I agree, we are free to act selfishly or considerately, as the situation allows. The absence of any “moral truth” does not imply that we always act selfishly. We can act according to our social instincts, our character, our dispositions, our upbringing or whatever.

Generally, but not always, it is in our interests to act altruistically or considerately. It is mutually beneficial if others do the same, so selfishness and altruism are not entirely distinct.

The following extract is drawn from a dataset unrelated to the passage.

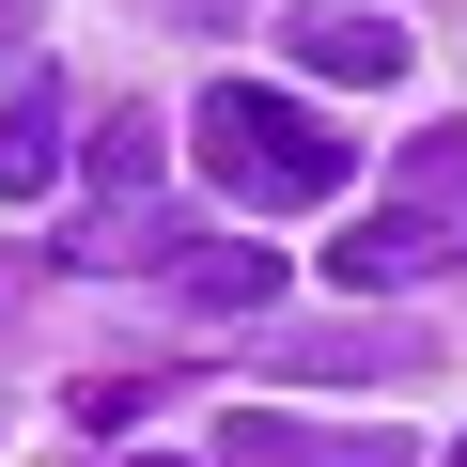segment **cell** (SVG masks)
I'll return each instance as SVG.
<instances>
[{"mask_svg": "<svg viewBox=\"0 0 467 467\" xmlns=\"http://www.w3.org/2000/svg\"><path fill=\"white\" fill-rule=\"evenodd\" d=\"M327 281H358V296H405V281H436V218H405V202H389V218H358L343 250H327Z\"/></svg>", "mask_w": 467, "mask_h": 467, "instance_id": "5b68a950", "label": "cell"}, {"mask_svg": "<svg viewBox=\"0 0 467 467\" xmlns=\"http://www.w3.org/2000/svg\"><path fill=\"white\" fill-rule=\"evenodd\" d=\"M436 343L374 296V312H343V327H265V374H296V389H343V374H420Z\"/></svg>", "mask_w": 467, "mask_h": 467, "instance_id": "3957f363", "label": "cell"}, {"mask_svg": "<svg viewBox=\"0 0 467 467\" xmlns=\"http://www.w3.org/2000/svg\"><path fill=\"white\" fill-rule=\"evenodd\" d=\"M389 202L451 234V218H467V125H420V140H389Z\"/></svg>", "mask_w": 467, "mask_h": 467, "instance_id": "ba28073f", "label": "cell"}, {"mask_svg": "<svg viewBox=\"0 0 467 467\" xmlns=\"http://www.w3.org/2000/svg\"><path fill=\"white\" fill-rule=\"evenodd\" d=\"M187 312H265L281 296V250H250V234H202V250H171Z\"/></svg>", "mask_w": 467, "mask_h": 467, "instance_id": "52a82bcc", "label": "cell"}, {"mask_svg": "<svg viewBox=\"0 0 467 467\" xmlns=\"http://www.w3.org/2000/svg\"><path fill=\"white\" fill-rule=\"evenodd\" d=\"M0 47H16V16H0Z\"/></svg>", "mask_w": 467, "mask_h": 467, "instance_id": "7c38bea8", "label": "cell"}, {"mask_svg": "<svg viewBox=\"0 0 467 467\" xmlns=\"http://www.w3.org/2000/svg\"><path fill=\"white\" fill-rule=\"evenodd\" d=\"M296 63H312V78H405V16H343V0H312V16H296Z\"/></svg>", "mask_w": 467, "mask_h": 467, "instance_id": "8992f818", "label": "cell"}, {"mask_svg": "<svg viewBox=\"0 0 467 467\" xmlns=\"http://www.w3.org/2000/svg\"><path fill=\"white\" fill-rule=\"evenodd\" d=\"M218 467H420L405 420H281V405H234L218 420Z\"/></svg>", "mask_w": 467, "mask_h": 467, "instance_id": "7a4b0ae2", "label": "cell"}, {"mask_svg": "<svg viewBox=\"0 0 467 467\" xmlns=\"http://www.w3.org/2000/svg\"><path fill=\"white\" fill-rule=\"evenodd\" d=\"M94 187H109V202H140V187H156V125H140V109H109V125H94Z\"/></svg>", "mask_w": 467, "mask_h": 467, "instance_id": "9c48e42d", "label": "cell"}, {"mask_svg": "<svg viewBox=\"0 0 467 467\" xmlns=\"http://www.w3.org/2000/svg\"><path fill=\"white\" fill-rule=\"evenodd\" d=\"M63 405H78V420H94V436H125V420H140V374H78V389H63Z\"/></svg>", "mask_w": 467, "mask_h": 467, "instance_id": "30bf717a", "label": "cell"}, {"mask_svg": "<svg viewBox=\"0 0 467 467\" xmlns=\"http://www.w3.org/2000/svg\"><path fill=\"white\" fill-rule=\"evenodd\" d=\"M436 467H467V436H451V451H436Z\"/></svg>", "mask_w": 467, "mask_h": 467, "instance_id": "8fae6325", "label": "cell"}, {"mask_svg": "<svg viewBox=\"0 0 467 467\" xmlns=\"http://www.w3.org/2000/svg\"><path fill=\"white\" fill-rule=\"evenodd\" d=\"M187 156H202V187H234L250 218H296V202H343V140L296 109V94H265V78H218L202 109H187Z\"/></svg>", "mask_w": 467, "mask_h": 467, "instance_id": "6da1fadb", "label": "cell"}, {"mask_svg": "<svg viewBox=\"0 0 467 467\" xmlns=\"http://www.w3.org/2000/svg\"><path fill=\"white\" fill-rule=\"evenodd\" d=\"M63 125H78V109H63L47 63L0 78V202H47V187H63Z\"/></svg>", "mask_w": 467, "mask_h": 467, "instance_id": "277c9868", "label": "cell"}]
</instances>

It is like a social contract. The classical English liberal philosophers proposed as much after the Civil War as a justification for, or at least an invitation to, social order in the absence of any divine right of rulers or any supernaturally endorsed social order. A basic respect for law, and for each other, allows us all to pursue our own benefit.

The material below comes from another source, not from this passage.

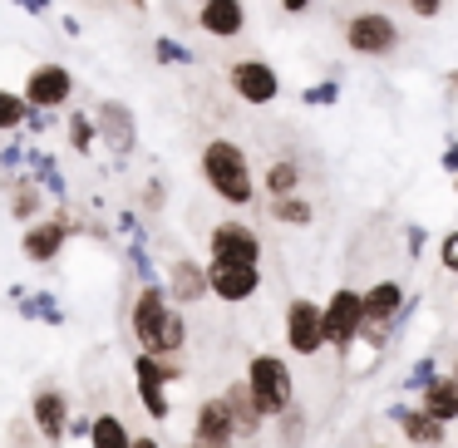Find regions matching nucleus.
Returning a JSON list of instances; mask_svg holds the SVG:
<instances>
[{"label":"nucleus","instance_id":"nucleus-1","mask_svg":"<svg viewBox=\"0 0 458 448\" xmlns=\"http://www.w3.org/2000/svg\"><path fill=\"white\" fill-rule=\"evenodd\" d=\"M129 330L139 340L143 355H158V359H173L188 350V320H182V306H173L163 281H143L139 296L129 306Z\"/></svg>","mask_w":458,"mask_h":448},{"label":"nucleus","instance_id":"nucleus-2","mask_svg":"<svg viewBox=\"0 0 458 448\" xmlns=\"http://www.w3.org/2000/svg\"><path fill=\"white\" fill-rule=\"evenodd\" d=\"M198 173L208 182V192L222 207H251L257 202V168H251V153L237 139H208L198 153Z\"/></svg>","mask_w":458,"mask_h":448},{"label":"nucleus","instance_id":"nucleus-3","mask_svg":"<svg viewBox=\"0 0 458 448\" xmlns=\"http://www.w3.org/2000/svg\"><path fill=\"white\" fill-rule=\"evenodd\" d=\"M340 45H345L355 60H394L399 45H404V25L389 11L365 5V11H350L345 21H340Z\"/></svg>","mask_w":458,"mask_h":448},{"label":"nucleus","instance_id":"nucleus-4","mask_svg":"<svg viewBox=\"0 0 458 448\" xmlns=\"http://www.w3.org/2000/svg\"><path fill=\"white\" fill-rule=\"evenodd\" d=\"M242 379H247L261 418H281L291 404H296V375H291V365L276 355V350H257V355L247 359V375Z\"/></svg>","mask_w":458,"mask_h":448},{"label":"nucleus","instance_id":"nucleus-5","mask_svg":"<svg viewBox=\"0 0 458 448\" xmlns=\"http://www.w3.org/2000/svg\"><path fill=\"white\" fill-rule=\"evenodd\" d=\"M74 232H84V217H74V212L64 207V202H60L55 212H45V217L25 222V232H21V251H25V261H35V266H50V261H60Z\"/></svg>","mask_w":458,"mask_h":448},{"label":"nucleus","instance_id":"nucleus-6","mask_svg":"<svg viewBox=\"0 0 458 448\" xmlns=\"http://www.w3.org/2000/svg\"><path fill=\"white\" fill-rule=\"evenodd\" d=\"M173 379H182V365H173V359H158V355H133V389H139V404L143 414L153 418V424H168L173 414V399H168V385Z\"/></svg>","mask_w":458,"mask_h":448},{"label":"nucleus","instance_id":"nucleus-7","mask_svg":"<svg viewBox=\"0 0 458 448\" xmlns=\"http://www.w3.org/2000/svg\"><path fill=\"white\" fill-rule=\"evenodd\" d=\"M227 89L237 94L247 109H271L281 99V74L271 60L261 55H247V60H232L227 64Z\"/></svg>","mask_w":458,"mask_h":448},{"label":"nucleus","instance_id":"nucleus-8","mask_svg":"<svg viewBox=\"0 0 458 448\" xmlns=\"http://www.w3.org/2000/svg\"><path fill=\"white\" fill-rule=\"evenodd\" d=\"M320 320H326V350H335L340 359L355 350L360 325H365V310H360V291L355 286H335L320 306Z\"/></svg>","mask_w":458,"mask_h":448},{"label":"nucleus","instance_id":"nucleus-9","mask_svg":"<svg viewBox=\"0 0 458 448\" xmlns=\"http://www.w3.org/2000/svg\"><path fill=\"white\" fill-rule=\"evenodd\" d=\"M281 335H286V350L296 359H316L326 350V320H320V300L310 296H291L286 316H281Z\"/></svg>","mask_w":458,"mask_h":448},{"label":"nucleus","instance_id":"nucleus-10","mask_svg":"<svg viewBox=\"0 0 458 448\" xmlns=\"http://www.w3.org/2000/svg\"><path fill=\"white\" fill-rule=\"evenodd\" d=\"M74 89H80V80H74V70H70V64L45 60V64H35V70L25 74L21 99L30 104V109H55V114H60L64 104L74 99Z\"/></svg>","mask_w":458,"mask_h":448},{"label":"nucleus","instance_id":"nucleus-11","mask_svg":"<svg viewBox=\"0 0 458 448\" xmlns=\"http://www.w3.org/2000/svg\"><path fill=\"white\" fill-rule=\"evenodd\" d=\"M208 261H242V266H261V232L247 227L242 217H227L208 232Z\"/></svg>","mask_w":458,"mask_h":448},{"label":"nucleus","instance_id":"nucleus-12","mask_svg":"<svg viewBox=\"0 0 458 448\" xmlns=\"http://www.w3.org/2000/svg\"><path fill=\"white\" fill-rule=\"evenodd\" d=\"M94 123H99V143L109 148V158L123 163L133 148H139V119H133V109L123 99H99Z\"/></svg>","mask_w":458,"mask_h":448},{"label":"nucleus","instance_id":"nucleus-13","mask_svg":"<svg viewBox=\"0 0 458 448\" xmlns=\"http://www.w3.org/2000/svg\"><path fill=\"white\" fill-rule=\"evenodd\" d=\"M70 394L55 385H40L30 394V428L45 438V444H70Z\"/></svg>","mask_w":458,"mask_h":448},{"label":"nucleus","instance_id":"nucleus-14","mask_svg":"<svg viewBox=\"0 0 458 448\" xmlns=\"http://www.w3.org/2000/svg\"><path fill=\"white\" fill-rule=\"evenodd\" d=\"M261 291V266H242V261H208V296L222 306H242Z\"/></svg>","mask_w":458,"mask_h":448},{"label":"nucleus","instance_id":"nucleus-15","mask_svg":"<svg viewBox=\"0 0 458 448\" xmlns=\"http://www.w3.org/2000/svg\"><path fill=\"white\" fill-rule=\"evenodd\" d=\"M198 30L208 40H242V30H247V0H198Z\"/></svg>","mask_w":458,"mask_h":448},{"label":"nucleus","instance_id":"nucleus-16","mask_svg":"<svg viewBox=\"0 0 458 448\" xmlns=\"http://www.w3.org/2000/svg\"><path fill=\"white\" fill-rule=\"evenodd\" d=\"M163 291H168L173 306H198V300H208V266L192 257H173L168 276H163Z\"/></svg>","mask_w":458,"mask_h":448},{"label":"nucleus","instance_id":"nucleus-17","mask_svg":"<svg viewBox=\"0 0 458 448\" xmlns=\"http://www.w3.org/2000/svg\"><path fill=\"white\" fill-rule=\"evenodd\" d=\"M222 404H227V414H232V428H237V438H242V444H251V438H261V428H267V418H261V409H257V399H251L247 379H232V385L222 389Z\"/></svg>","mask_w":458,"mask_h":448},{"label":"nucleus","instance_id":"nucleus-18","mask_svg":"<svg viewBox=\"0 0 458 448\" xmlns=\"http://www.w3.org/2000/svg\"><path fill=\"white\" fill-rule=\"evenodd\" d=\"M389 414H394L399 434H404L414 448H444V444H448V424H438V418H434V414H424L419 404H414V409L394 404Z\"/></svg>","mask_w":458,"mask_h":448},{"label":"nucleus","instance_id":"nucleus-19","mask_svg":"<svg viewBox=\"0 0 458 448\" xmlns=\"http://www.w3.org/2000/svg\"><path fill=\"white\" fill-rule=\"evenodd\" d=\"M192 438H217V444H237V428H232V414L222 404V394H208L192 414Z\"/></svg>","mask_w":458,"mask_h":448},{"label":"nucleus","instance_id":"nucleus-20","mask_svg":"<svg viewBox=\"0 0 458 448\" xmlns=\"http://www.w3.org/2000/svg\"><path fill=\"white\" fill-rule=\"evenodd\" d=\"M419 409L434 414L438 424H458V379L454 375H434L419 389Z\"/></svg>","mask_w":458,"mask_h":448},{"label":"nucleus","instance_id":"nucleus-21","mask_svg":"<svg viewBox=\"0 0 458 448\" xmlns=\"http://www.w3.org/2000/svg\"><path fill=\"white\" fill-rule=\"evenodd\" d=\"M301 178H306V173H301V158H296V153H276V158L261 168V182H257V188L267 192V198H291V192H301Z\"/></svg>","mask_w":458,"mask_h":448},{"label":"nucleus","instance_id":"nucleus-22","mask_svg":"<svg viewBox=\"0 0 458 448\" xmlns=\"http://www.w3.org/2000/svg\"><path fill=\"white\" fill-rule=\"evenodd\" d=\"M25 168H30V182H40V188L50 192L55 202L70 198V182H64V173H60V163H55V153H45V148H25Z\"/></svg>","mask_w":458,"mask_h":448},{"label":"nucleus","instance_id":"nucleus-23","mask_svg":"<svg viewBox=\"0 0 458 448\" xmlns=\"http://www.w3.org/2000/svg\"><path fill=\"white\" fill-rule=\"evenodd\" d=\"M11 300L21 306L25 320H45V325H64V306L55 300V291H11Z\"/></svg>","mask_w":458,"mask_h":448},{"label":"nucleus","instance_id":"nucleus-24","mask_svg":"<svg viewBox=\"0 0 458 448\" xmlns=\"http://www.w3.org/2000/svg\"><path fill=\"white\" fill-rule=\"evenodd\" d=\"M267 212H271V222H281V227H310V222H316V202H310L306 192L267 198Z\"/></svg>","mask_w":458,"mask_h":448},{"label":"nucleus","instance_id":"nucleus-25","mask_svg":"<svg viewBox=\"0 0 458 448\" xmlns=\"http://www.w3.org/2000/svg\"><path fill=\"white\" fill-rule=\"evenodd\" d=\"M89 448H133V434L119 414H94L89 418Z\"/></svg>","mask_w":458,"mask_h":448},{"label":"nucleus","instance_id":"nucleus-26","mask_svg":"<svg viewBox=\"0 0 458 448\" xmlns=\"http://www.w3.org/2000/svg\"><path fill=\"white\" fill-rule=\"evenodd\" d=\"M64 139H70V148L80 153V158H89V153L99 148V123H94V114H84V109L64 114Z\"/></svg>","mask_w":458,"mask_h":448},{"label":"nucleus","instance_id":"nucleus-27","mask_svg":"<svg viewBox=\"0 0 458 448\" xmlns=\"http://www.w3.org/2000/svg\"><path fill=\"white\" fill-rule=\"evenodd\" d=\"M11 217H15V222L45 217V188H40V182H30V178L15 182V192H11Z\"/></svg>","mask_w":458,"mask_h":448},{"label":"nucleus","instance_id":"nucleus-28","mask_svg":"<svg viewBox=\"0 0 458 448\" xmlns=\"http://www.w3.org/2000/svg\"><path fill=\"white\" fill-rule=\"evenodd\" d=\"M25 114H30V104L21 99V89H0V133L25 129Z\"/></svg>","mask_w":458,"mask_h":448},{"label":"nucleus","instance_id":"nucleus-29","mask_svg":"<svg viewBox=\"0 0 458 448\" xmlns=\"http://www.w3.org/2000/svg\"><path fill=\"white\" fill-rule=\"evenodd\" d=\"M153 60L158 64H182V70H188V64H198V50H188V45L173 40V35H158V40H153Z\"/></svg>","mask_w":458,"mask_h":448},{"label":"nucleus","instance_id":"nucleus-30","mask_svg":"<svg viewBox=\"0 0 458 448\" xmlns=\"http://www.w3.org/2000/svg\"><path fill=\"white\" fill-rule=\"evenodd\" d=\"M301 104L306 109H330V104H340V80L330 74V80L310 84V89H301Z\"/></svg>","mask_w":458,"mask_h":448},{"label":"nucleus","instance_id":"nucleus-31","mask_svg":"<svg viewBox=\"0 0 458 448\" xmlns=\"http://www.w3.org/2000/svg\"><path fill=\"white\" fill-rule=\"evenodd\" d=\"M276 424H281V444H286V448H296L301 438H306V409H301V404H291L286 414L276 418Z\"/></svg>","mask_w":458,"mask_h":448},{"label":"nucleus","instance_id":"nucleus-32","mask_svg":"<svg viewBox=\"0 0 458 448\" xmlns=\"http://www.w3.org/2000/svg\"><path fill=\"white\" fill-rule=\"evenodd\" d=\"M15 168H25V133L21 129H15L11 143L0 148V173H15Z\"/></svg>","mask_w":458,"mask_h":448},{"label":"nucleus","instance_id":"nucleus-33","mask_svg":"<svg viewBox=\"0 0 458 448\" xmlns=\"http://www.w3.org/2000/svg\"><path fill=\"white\" fill-rule=\"evenodd\" d=\"M60 114H55V109H30V114H25V133H50V129H60Z\"/></svg>","mask_w":458,"mask_h":448},{"label":"nucleus","instance_id":"nucleus-34","mask_svg":"<svg viewBox=\"0 0 458 448\" xmlns=\"http://www.w3.org/2000/svg\"><path fill=\"white\" fill-rule=\"evenodd\" d=\"M163 202H168V182L148 178V182H143V212H163Z\"/></svg>","mask_w":458,"mask_h":448},{"label":"nucleus","instance_id":"nucleus-35","mask_svg":"<svg viewBox=\"0 0 458 448\" xmlns=\"http://www.w3.org/2000/svg\"><path fill=\"white\" fill-rule=\"evenodd\" d=\"M438 266H444L448 276H458V227L448 232L444 241H438Z\"/></svg>","mask_w":458,"mask_h":448},{"label":"nucleus","instance_id":"nucleus-36","mask_svg":"<svg viewBox=\"0 0 458 448\" xmlns=\"http://www.w3.org/2000/svg\"><path fill=\"white\" fill-rule=\"evenodd\" d=\"M424 247H428V232L419 227V222H409V227H404V251H409V261L424 257Z\"/></svg>","mask_w":458,"mask_h":448},{"label":"nucleus","instance_id":"nucleus-37","mask_svg":"<svg viewBox=\"0 0 458 448\" xmlns=\"http://www.w3.org/2000/svg\"><path fill=\"white\" fill-rule=\"evenodd\" d=\"M404 5H409V15H414V21H438L448 0H404Z\"/></svg>","mask_w":458,"mask_h":448},{"label":"nucleus","instance_id":"nucleus-38","mask_svg":"<svg viewBox=\"0 0 458 448\" xmlns=\"http://www.w3.org/2000/svg\"><path fill=\"white\" fill-rule=\"evenodd\" d=\"M15 5H21L25 15H35V21H45V15L55 11V0H15Z\"/></svg>","mask_w":458,"mask_h":448},{"label":"nucleus","instance_id":"nucleus-39","mask_svg":"<svg viewBox=\"0 0 458 448\" xmlns=\"http://www.w3.org/2000/svg\"><path fill=\"white\" fill-rule=\"evenodd\" d=\"M438 168H444L448 178L458 173V139H448V143H444V158H438Z\"/></svg>","mask_w":458,"mask_h":448},{"label":"nucleus","instance_id":"nucleus-40","mask_svg":"<svg viewBox=\"0 0 458 448\" xmlns=\"http://www.w3.org/2000/svg\"><path fill=\"white\" fill-rule=\"evenodd\" d=\"M89 418L94 414H70V438H89Z\"/></svg>","mask_w":458,"mask_h":448},{"label":"nucleus","instance_id":"nucleus-41","mask_svg":"<svg viewBox=\"0 0 458 448\" xmlns=\"http://www.w3.org/2000/svg\"><path fill=\"white\" fill-rule=\"evenodd\" d=\"M119 232H123V237H133V232H139V212L123 207V212H119Z\"/></svg>","mask_w":458,"mask_h":448},{"label":"nucleus","instance_id":"nucleus-42","mask_svg":"<svg viewBox=\"0 0 458 448\" xmlns=\"http://www.w3.org/2000/svg\"><path fill=\"white\" fill-rule=\"evenodd\" d=\"M60 30H64V35H70V40H80V35H84V25H80V15H64V21H60Z\"/></svg>","mask_w":458,"mask_h":448},{"label":"nucleus","instance_id":"nucleus-43","mask_svg":"<svg viewBox=\"0 0 458 448\" xmlns=\"http://www.w3.org/2000/svg\"><path fill=\"white\" fill-rule=\"evenodd\" d=\"M310 5H316V0H281V11H286V15H306Z\"/></svg>","mask_w":458,"mask_h":448},{"label":"nucleus","instance_id":"nucleus-44","mask_svg":"<svg viewBox=\"0 0 458 448\" xmlns=\"http://www.w3.org/2000/svg\"><path fill=\"white\" fill-rule=\"evenodd\" d=\"M188 448H237V444H217V438H188Z\"/></svg>","mask_w":458,"mask_h":448},{"label":"nucleus","instance_id":"nucleus-45","mask_svg":"<svg viewBox=\"0 0 458 448\" xmlns=\"http://www.w3.org/2000/svg\"><path fill=\"white\" fill-rule=\"evenodd\" d=\"M133 448H163V438H153V434H133Z\"/></svg>","mask_w":458,"mask_h":448},{"label":"nucleus","instance_id":"nucleus-46","mask_svg":"<svg viewBox=\"0 0 458 448\" xmlns=\"http://www.w3.org/2000/svg\"><path fill=\"white\" fill-rule=\"evenodd\" d=\"M444 84H448V94H458V70H448V74H444Z\"/></svg>","mask_w":458,"mask_h":448},{"label":"nucleus","instance_id":"nucleus-47","mask_svg":"<svg viewBox=\"0 0 458 448\" xmlns=\"http://www.w3.org/2000/svg\"><path fill=\"white\" fill-rule=\"evenodd\" d=\"M123 5H129V11H148V0H123Z\"/></svg>","mask_w":458,"mask_h":448},{"label":"nucleus","instance_id":"nucleus-48","mask_svg":"<svg viewBox=\"0 0 458 448\" xmlns=\"http://www.w3.org/2000/svg\"><path fill=\"white\" fill-rule=\"evenodd\" d=\"M448 375H454V379H458V355H454V359H448Z\"/></svg>","mask_w":458,"mask_h":448},{"label":"nucleus","instance_id":"nucleus-49","mask_svg":"<svg viewBox=\"0 0 458 448\" xmlns=\"http://www.w3.org/2000/svg\"><path fill=\"white\" fill-rule=\"evenodd\" d=\"M454 192H458V173H454Z\"/></svg>","mask_w":458,"mask_h":448},{"label":"nucleus","instance_id":"nucleus-50","mask_svg":"<svg viewBox=\"0 0 458 448\" xmlns=\"http://www.w3.org/2000/svg\"><path fill=\"white\" fill-rule=\"evenodd\" d=\"M369 448H389V444H369Z\"/></svg>","mask_w":458,"mask_h":448}]
</instances>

We can do all of that as a free act without any claim to “absolute and eternal moral truth”, and as you say we can act in a considered and prudent social manner with a long term view. We do not “have” to but we are free to do so and it is generally mutually beneficial.

Hana Jinks

24th June 2019 at 10:26 am

God told Adam and Eve not ot eat of The Tree of Life, nor of The Tree of the Knowledge of Good and Evil. Eve eating of the latter has meant that mankind has been able to decide for ourselves what constitutes good or evil, as opposed to seeking God for our guidance on such things.

Winston Stanley

24th June 2019 at 2:15 pm

Yep, and as the Pratchett joke goes, I cannot see what is wrong with knowing the difference between good and evil anyway.

Winston Stanley

24th June 2019 at 2:30 pm

And why we should be punished for disobedience, with hard labour and a death sentence, when we did not know the difference between good and evil is anyone’s guess. God got angry with his pets? And only God knows why we should all be punished for something that Adam did. Maybe God needs to eat some of those apples.

Steve Roberts

24th June 2019 at 6:27 pm

Have you ever tried judgementalism ? No not the judgementalism that concludes we ought not to have any, all is relative,do not fear moral relativism type, but the more humanist one making judgements, taking decisions, been responsible,using ones will and that we may regard it as the moral truth, our agency, taking responsibility and that terrible thing called making a moral stance , deciding what you have concluded is right as opposed to someone else’s position that one considers wrong, yes a belief in ones position been the moral truth, if you like, on a particular issue.
Or one could retreat into to an intellectualising claim of moral relativism which frankly contains a huge dose of moral cowardice .

Thomas Smith

24th June 2019 at 10:32 pm

I think you’re making a mountain out of a molehill. All Brendan is saying is that scientific issues must be evaluated democratically, rather than technocratically. Your talk about him supporting the 10 commandments is just a lot of bunk. it’s a canard you are creating.

Jody Taylor

23rd June 2019 at 10:29 pm

I disagree that “the Left still matters”.